The Leo Ring, discovered in 1983 by radio astronomers, is a cloud of hydrogen and helium gas orbiting two galaxies in the constellation Leo. The cloud is nearly invisible in optical wavelengths, and since its discovery astronomers had searched for stars within it without success. The launch of the GALEX spacecraft in 2003 with ultra-sensitive UV detectors has made it possible to explore new wavelengths and detect ultraviolet emissions from the cloud's star-forming regions, which the astronomers interpret to be small galaxies known as dwarf galaxies.
Previous measurements of the masses and velocities of clumps of hydrogen within the Leo Ring suggest it lacks any significant dark matter component, an aspect that distinguishes these newly discovered sites of star formation from other known dwarf galaxies. Since in current cosmological models galaxies form in association with a massive "halo" of dark matter, this suggests that the new galaxies formed through a distinct and not yet understood process.
Given the immense size of the Leo Ring it is unlikely that the gas comprising it has been cycled through or extracted from the central galaxies. It is conceivable that this gas has been untouched since the beginning of the Universe. If so, the newly formed dwarf galaxies could be almost pure hydrogen and helium and lack heavier elements ("metals" in astronomical terminology). The Leo Ring and its newly discovered ultraviolet dwarf galaxies would then provide astronomers with a nearby opportunity to see how galaxy formation probably proceeded in the very early Universe.
The new type of dwarf galaxy may have been common in the early Universe, when clouds of pristine gas would have been more abundant.
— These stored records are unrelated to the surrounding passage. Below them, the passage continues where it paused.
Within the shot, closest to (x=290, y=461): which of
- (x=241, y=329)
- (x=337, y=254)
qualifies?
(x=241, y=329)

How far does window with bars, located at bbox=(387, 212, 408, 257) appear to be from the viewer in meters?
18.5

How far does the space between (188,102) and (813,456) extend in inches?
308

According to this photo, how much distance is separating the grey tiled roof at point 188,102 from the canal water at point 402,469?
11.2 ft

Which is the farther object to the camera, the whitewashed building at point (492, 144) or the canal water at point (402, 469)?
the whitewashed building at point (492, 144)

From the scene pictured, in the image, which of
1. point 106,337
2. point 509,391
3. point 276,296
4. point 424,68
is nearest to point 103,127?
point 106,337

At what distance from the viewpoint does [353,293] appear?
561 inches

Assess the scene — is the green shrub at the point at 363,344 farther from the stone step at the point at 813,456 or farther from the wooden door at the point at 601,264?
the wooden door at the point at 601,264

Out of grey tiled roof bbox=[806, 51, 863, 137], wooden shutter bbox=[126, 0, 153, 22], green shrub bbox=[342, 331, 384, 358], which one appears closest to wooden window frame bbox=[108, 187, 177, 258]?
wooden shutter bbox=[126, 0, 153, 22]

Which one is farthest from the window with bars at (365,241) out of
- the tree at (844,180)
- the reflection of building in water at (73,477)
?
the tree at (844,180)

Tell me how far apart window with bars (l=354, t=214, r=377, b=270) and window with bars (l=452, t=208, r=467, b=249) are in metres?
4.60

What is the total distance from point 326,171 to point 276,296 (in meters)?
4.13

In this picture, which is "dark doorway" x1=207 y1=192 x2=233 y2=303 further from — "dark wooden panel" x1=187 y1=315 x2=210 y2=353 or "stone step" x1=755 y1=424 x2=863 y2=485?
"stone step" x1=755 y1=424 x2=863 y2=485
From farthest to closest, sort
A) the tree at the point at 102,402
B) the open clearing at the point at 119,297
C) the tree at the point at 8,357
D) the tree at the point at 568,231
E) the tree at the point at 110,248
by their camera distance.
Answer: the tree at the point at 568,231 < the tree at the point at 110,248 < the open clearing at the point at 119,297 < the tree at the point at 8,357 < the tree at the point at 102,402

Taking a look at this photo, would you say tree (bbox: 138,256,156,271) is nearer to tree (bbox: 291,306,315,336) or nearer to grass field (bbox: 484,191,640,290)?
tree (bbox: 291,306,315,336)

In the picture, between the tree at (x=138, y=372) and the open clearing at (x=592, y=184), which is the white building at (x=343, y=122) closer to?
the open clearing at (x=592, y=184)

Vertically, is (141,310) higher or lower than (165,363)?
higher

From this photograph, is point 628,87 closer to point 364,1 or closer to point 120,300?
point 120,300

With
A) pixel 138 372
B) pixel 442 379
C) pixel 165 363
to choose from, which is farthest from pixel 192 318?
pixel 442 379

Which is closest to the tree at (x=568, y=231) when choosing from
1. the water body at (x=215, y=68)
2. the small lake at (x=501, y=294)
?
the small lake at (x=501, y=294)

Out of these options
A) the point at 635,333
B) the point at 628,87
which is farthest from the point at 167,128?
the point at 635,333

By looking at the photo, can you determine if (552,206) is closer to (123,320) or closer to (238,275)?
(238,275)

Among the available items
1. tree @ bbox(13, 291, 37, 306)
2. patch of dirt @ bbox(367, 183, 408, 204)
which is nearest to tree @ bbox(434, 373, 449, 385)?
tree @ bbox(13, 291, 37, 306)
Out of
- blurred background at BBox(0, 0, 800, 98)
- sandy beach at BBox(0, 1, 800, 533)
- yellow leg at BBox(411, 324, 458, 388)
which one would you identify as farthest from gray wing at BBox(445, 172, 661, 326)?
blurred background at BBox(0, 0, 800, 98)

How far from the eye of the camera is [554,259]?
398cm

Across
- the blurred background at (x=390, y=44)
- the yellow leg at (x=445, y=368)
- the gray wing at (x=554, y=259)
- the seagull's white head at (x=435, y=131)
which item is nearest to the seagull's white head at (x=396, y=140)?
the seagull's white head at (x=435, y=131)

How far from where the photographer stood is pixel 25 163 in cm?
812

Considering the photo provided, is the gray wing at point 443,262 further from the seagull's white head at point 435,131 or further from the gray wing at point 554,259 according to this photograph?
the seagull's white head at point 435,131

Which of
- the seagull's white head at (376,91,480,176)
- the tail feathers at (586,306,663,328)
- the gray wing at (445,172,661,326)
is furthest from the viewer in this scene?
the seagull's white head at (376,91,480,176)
The discovery opens a window on the process of star formation in primordial gases not yet enriched with heavy elements.
"The next phase is to follow up these objects with deep imaging and spectroscopy from the ground," said Carnegie astronomer Barry Madore, who is a co-author on the paper and a co-investigator on the GALEX mission.
"An observing run on Carnegie's 6.5m Baade telescope is already scheduled for this spring."
The paper appears in the February 19, 2009 issue of the journal Nature.